Given instruction 1 —
In the piece on running in Portugal, why does sightseeing on foot in Lisbon give your hamstrings a workout?

Running Portugal

In August, I visited my aunt who lives in Lisbon, Portugal. I spent an amazing time there; the city and its surroundings are absolutely beautiful! Of course I had my running gear with me, and I would like to share with you some of my experiences on running in this wonderful environment.

First of all: Lisbon and its surroundings are full of runners. Running is a popular sport among both natives and tourists, and there are plenty of ways on comfortably getting around on your feet.

Sightseeing: Get ready for some hills and stairs

If you plan to do running and sightseeing at the same time, Lisbon has a treat for your hamstrings, as it is located on seven lovely hills. The views from the top are absolutely amazing and definitely worth the climb, even if, like me, you simply walked the entire way. For obvious reasons, you will find most of the runners somewhere else; along the river.

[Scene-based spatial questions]

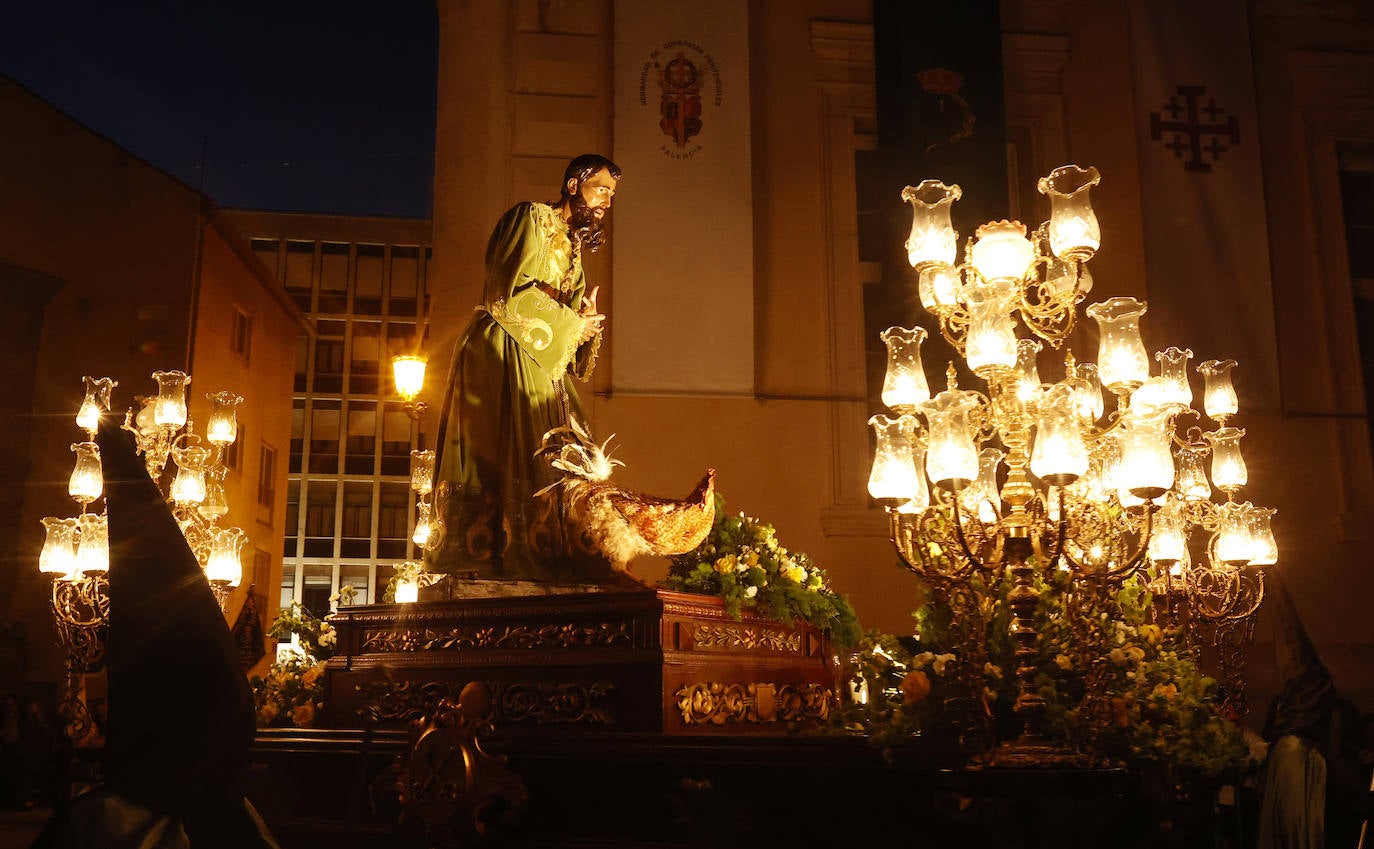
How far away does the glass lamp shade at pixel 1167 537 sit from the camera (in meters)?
7.02

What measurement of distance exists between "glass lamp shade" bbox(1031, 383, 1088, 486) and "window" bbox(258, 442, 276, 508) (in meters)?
19.4

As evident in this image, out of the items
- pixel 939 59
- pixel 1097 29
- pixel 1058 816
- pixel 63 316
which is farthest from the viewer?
pixel 63 316

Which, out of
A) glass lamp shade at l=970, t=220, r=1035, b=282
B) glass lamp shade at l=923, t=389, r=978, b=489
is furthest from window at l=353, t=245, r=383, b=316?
glass lamp shade at l=923, t=389, r=978, b=489

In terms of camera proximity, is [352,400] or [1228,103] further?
[352,400]

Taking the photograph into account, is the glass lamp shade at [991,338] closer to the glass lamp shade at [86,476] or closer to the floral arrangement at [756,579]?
the floral arrangement at [756,579]

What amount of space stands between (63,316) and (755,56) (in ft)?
37.1

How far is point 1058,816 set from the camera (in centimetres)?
381

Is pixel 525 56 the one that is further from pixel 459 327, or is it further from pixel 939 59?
pixel 939 59

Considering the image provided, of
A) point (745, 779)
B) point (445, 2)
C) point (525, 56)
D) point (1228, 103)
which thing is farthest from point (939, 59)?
point (745, 779)

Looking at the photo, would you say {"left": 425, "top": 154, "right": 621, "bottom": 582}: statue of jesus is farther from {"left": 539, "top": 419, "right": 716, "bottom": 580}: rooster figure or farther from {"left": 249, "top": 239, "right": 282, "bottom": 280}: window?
{"left": 249, "top": 239, "right": 282, "bottom": 280}: window

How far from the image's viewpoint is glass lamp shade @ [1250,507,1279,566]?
697 cm

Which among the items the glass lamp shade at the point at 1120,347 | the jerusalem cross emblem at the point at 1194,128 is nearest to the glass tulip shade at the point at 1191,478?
the glass lamp shade at the point at 1120,347

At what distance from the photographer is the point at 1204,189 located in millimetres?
10930

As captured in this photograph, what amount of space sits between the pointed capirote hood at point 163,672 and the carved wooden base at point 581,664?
2618 millimetres
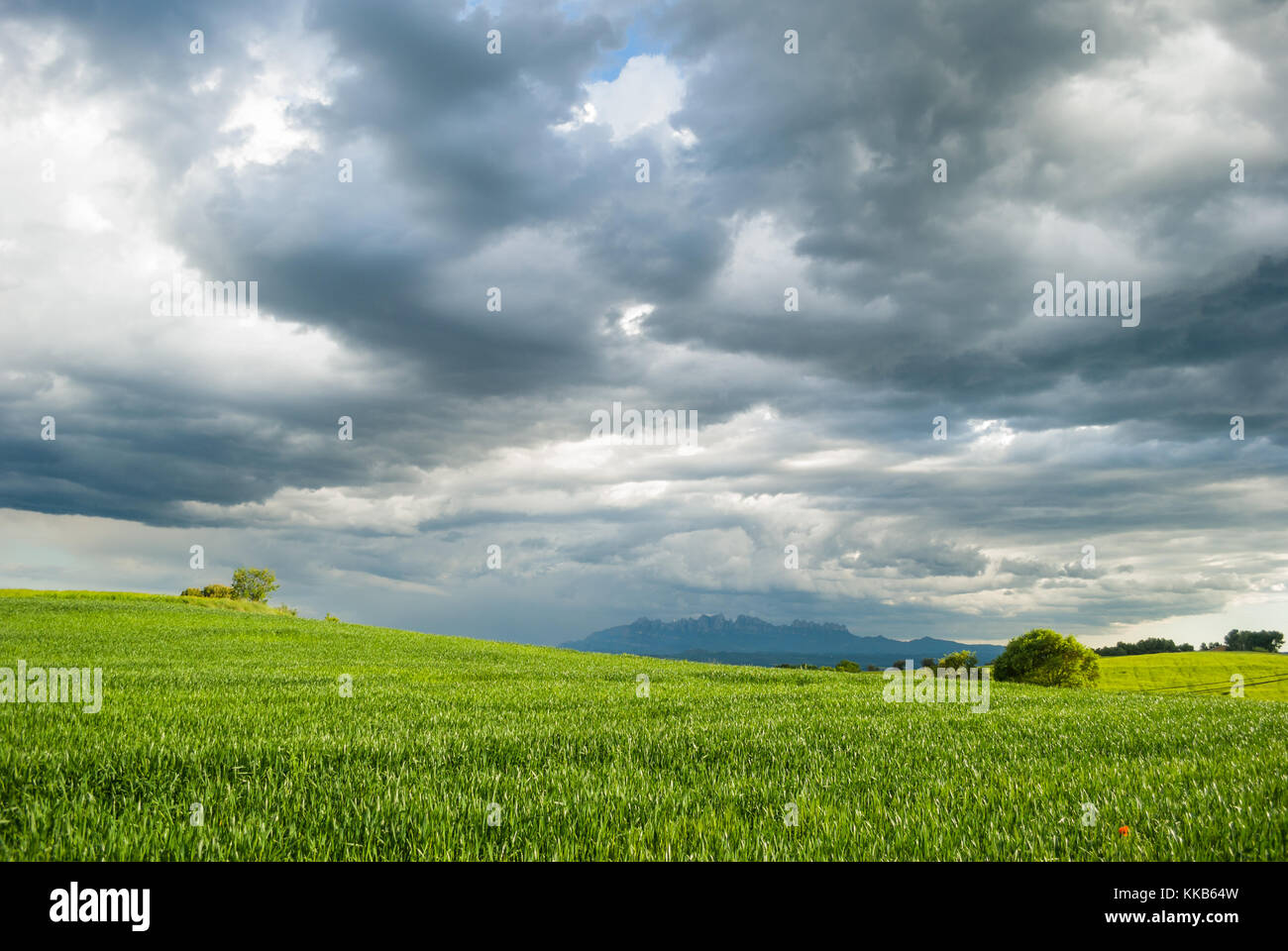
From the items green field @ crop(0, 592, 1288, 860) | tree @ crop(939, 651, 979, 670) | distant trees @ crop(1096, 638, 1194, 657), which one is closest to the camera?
green field @ crop(0, 592, 1288, 860)

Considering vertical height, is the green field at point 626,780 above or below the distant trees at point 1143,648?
above

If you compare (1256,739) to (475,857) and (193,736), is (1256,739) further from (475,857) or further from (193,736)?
(193,736)

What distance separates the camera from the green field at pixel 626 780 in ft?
17.9

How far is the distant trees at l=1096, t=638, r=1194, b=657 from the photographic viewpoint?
150 metres

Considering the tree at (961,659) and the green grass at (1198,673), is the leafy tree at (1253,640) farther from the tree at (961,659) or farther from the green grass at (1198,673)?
the tree at (961,659)

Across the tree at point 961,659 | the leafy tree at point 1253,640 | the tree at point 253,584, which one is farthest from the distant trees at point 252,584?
the leafy tree at point 1253,640

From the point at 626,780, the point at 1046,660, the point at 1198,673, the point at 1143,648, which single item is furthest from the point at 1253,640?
the point at 626,780

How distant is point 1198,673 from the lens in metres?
112

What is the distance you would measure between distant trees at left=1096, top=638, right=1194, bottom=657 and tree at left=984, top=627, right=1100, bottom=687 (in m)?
97.5

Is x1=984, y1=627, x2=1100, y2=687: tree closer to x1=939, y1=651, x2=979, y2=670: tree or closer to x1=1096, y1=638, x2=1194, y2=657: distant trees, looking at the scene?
x1=939, y1=651, x2=979, y2=670: tree

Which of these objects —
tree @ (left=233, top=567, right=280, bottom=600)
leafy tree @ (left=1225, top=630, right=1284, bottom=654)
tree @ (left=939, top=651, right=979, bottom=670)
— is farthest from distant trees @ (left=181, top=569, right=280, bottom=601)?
leafy tree @ (left=1225, top=630, right=1284, bottom=654)

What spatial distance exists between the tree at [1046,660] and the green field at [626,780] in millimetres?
60431

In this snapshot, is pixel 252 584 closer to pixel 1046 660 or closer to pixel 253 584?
pixel 253 584
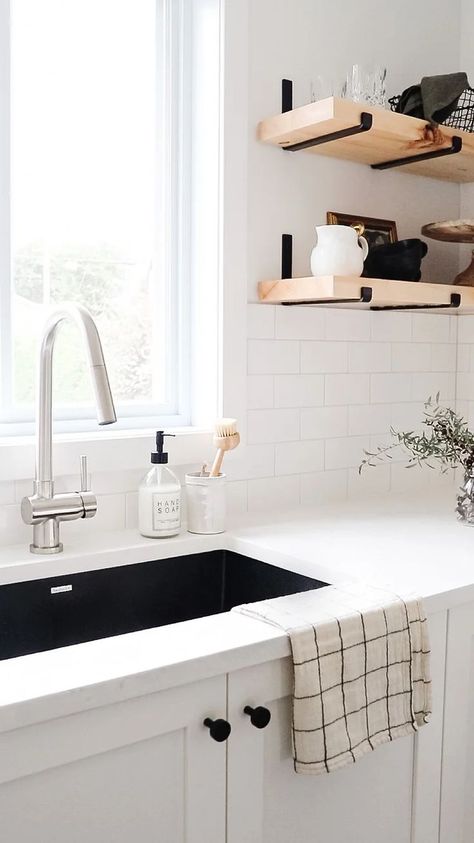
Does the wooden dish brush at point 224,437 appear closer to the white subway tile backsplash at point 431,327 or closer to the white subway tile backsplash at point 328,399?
the white subway tile backsplash at point 328,399

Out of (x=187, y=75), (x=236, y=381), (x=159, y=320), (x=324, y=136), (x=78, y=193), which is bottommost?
(x=236, y=381)

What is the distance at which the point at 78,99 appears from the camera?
6.25 feet

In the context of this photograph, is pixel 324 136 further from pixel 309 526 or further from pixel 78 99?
pixel 309 526

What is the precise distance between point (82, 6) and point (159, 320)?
0.72 meters

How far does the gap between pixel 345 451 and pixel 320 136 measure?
2.63 ft

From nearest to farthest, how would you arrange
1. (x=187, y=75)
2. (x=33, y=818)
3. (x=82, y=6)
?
(x=33, y=818) < (x=82, y=6) < (x=187, y=75)

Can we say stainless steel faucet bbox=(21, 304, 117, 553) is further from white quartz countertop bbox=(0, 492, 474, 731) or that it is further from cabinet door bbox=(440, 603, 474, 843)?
cabinet door bbox=(440, 603, 474, 843)

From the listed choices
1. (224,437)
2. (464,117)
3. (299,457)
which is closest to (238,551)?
(224,437)

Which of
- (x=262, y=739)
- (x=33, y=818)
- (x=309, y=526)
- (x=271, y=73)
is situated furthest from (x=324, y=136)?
(x=33, y=818)

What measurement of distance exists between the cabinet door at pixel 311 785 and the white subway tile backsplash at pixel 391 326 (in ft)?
3.34

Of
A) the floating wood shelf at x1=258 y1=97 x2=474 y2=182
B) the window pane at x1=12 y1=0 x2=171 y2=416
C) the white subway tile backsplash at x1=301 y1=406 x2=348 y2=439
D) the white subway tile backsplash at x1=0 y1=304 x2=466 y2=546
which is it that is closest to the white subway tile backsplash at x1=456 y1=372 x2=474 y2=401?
the white subway tile backsplash at x1=0 y1=304 x2=466 y2=546

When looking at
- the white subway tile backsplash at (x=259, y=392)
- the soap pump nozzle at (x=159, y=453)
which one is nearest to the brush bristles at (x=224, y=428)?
the soap pump nozzle at (x=159, y=453)

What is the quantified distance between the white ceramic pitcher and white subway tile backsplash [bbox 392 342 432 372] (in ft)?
1.61

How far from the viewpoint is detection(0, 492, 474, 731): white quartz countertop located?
3.47 ft
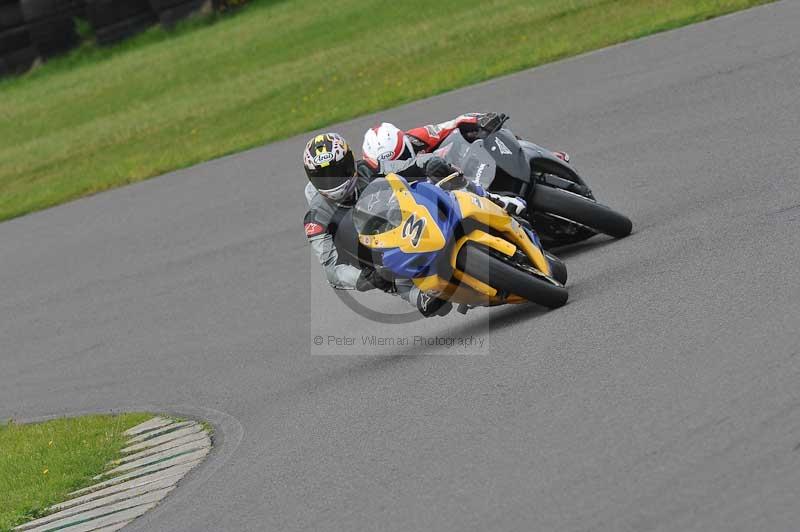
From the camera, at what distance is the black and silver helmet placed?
7.66 metres

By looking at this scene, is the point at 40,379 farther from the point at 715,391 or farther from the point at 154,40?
the point at 154,40

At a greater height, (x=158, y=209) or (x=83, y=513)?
(x=83, y=513)

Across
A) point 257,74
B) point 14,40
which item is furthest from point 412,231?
point 14,40

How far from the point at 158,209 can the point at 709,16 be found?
7.48 m

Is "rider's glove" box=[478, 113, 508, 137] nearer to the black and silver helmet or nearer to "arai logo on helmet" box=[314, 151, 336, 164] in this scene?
the black and silver helmet

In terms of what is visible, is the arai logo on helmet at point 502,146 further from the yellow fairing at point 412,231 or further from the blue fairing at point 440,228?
the yellow fairing at point 412,231

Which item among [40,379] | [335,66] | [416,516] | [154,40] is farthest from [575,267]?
[154,40]

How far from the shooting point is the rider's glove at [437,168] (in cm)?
789

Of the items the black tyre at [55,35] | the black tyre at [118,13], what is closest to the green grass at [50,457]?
the black tyre at [118,13]

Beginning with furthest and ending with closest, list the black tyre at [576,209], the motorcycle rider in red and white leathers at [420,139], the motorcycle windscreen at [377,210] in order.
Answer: the black tyre at [576,209] → the motorcycle rider in red and white leathers at [420,139] → the motorcycle windscreen at [377,210]

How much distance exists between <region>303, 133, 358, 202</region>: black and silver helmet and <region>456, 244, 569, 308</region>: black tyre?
0.87 metres

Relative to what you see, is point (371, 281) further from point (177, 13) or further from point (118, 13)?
point (118, 13)

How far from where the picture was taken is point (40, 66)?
30281 millimetres

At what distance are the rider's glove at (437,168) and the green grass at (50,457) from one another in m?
2.60
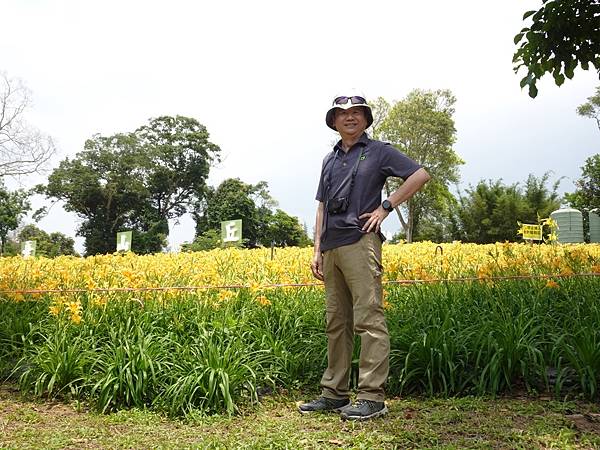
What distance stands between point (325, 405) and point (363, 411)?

Given instruction 2 —
Rewrite the entries from the line with "Which item among" up to and including the last line of the entries, swapping "green grass" for "green lawn" and leaving everything else unchanged. Leave the pictures out.

Exercise solution 1 —
Lisbon sits on seven hills, so sightseeing there means climbing hills and stairs.

Exercise solution 2 —
Which item among [40,379] | [335,66] | [416,516] | [154,40] is farthest from [575,267]?
[154,40]

How far from the shooting point is the rider's glove at [437,168] (in cm)?
789

Of the items the black tyre at [55,35] | the black tyre at [118,13], what is closest to the green lawn at [50,457]?
the black tyre at [118,13]

Beginning with furthest and ending with closest, list the black tyre at [576,209], the motorcycle rider in red and white leathers at [420,139], the motorcycle windscreen at [377,210] in order.
Answer: the black tyre at [576,209] → the motorcycle rider in red and white leathers at [420,139] → the motorcycle windscreen at [377,210]

How much distance exists between <region>303, 133, 358, 202</region>: black and silver helmet and <region>456, 244, 569, 308</region>: black tyre?
0.87 metres

Relative to what you see, is point (371, 281) further from point (177, 13) or further from point (118, 13)?
point (118, 13)

How far from where the picture was taken is point (40, 66)?
30281 millimetres

At what distance are the rider's glove at (437,168) and the green lawn at (50,457) from one another in m?
2.60
What distance stands between point (325, 405) and point (363, 411)?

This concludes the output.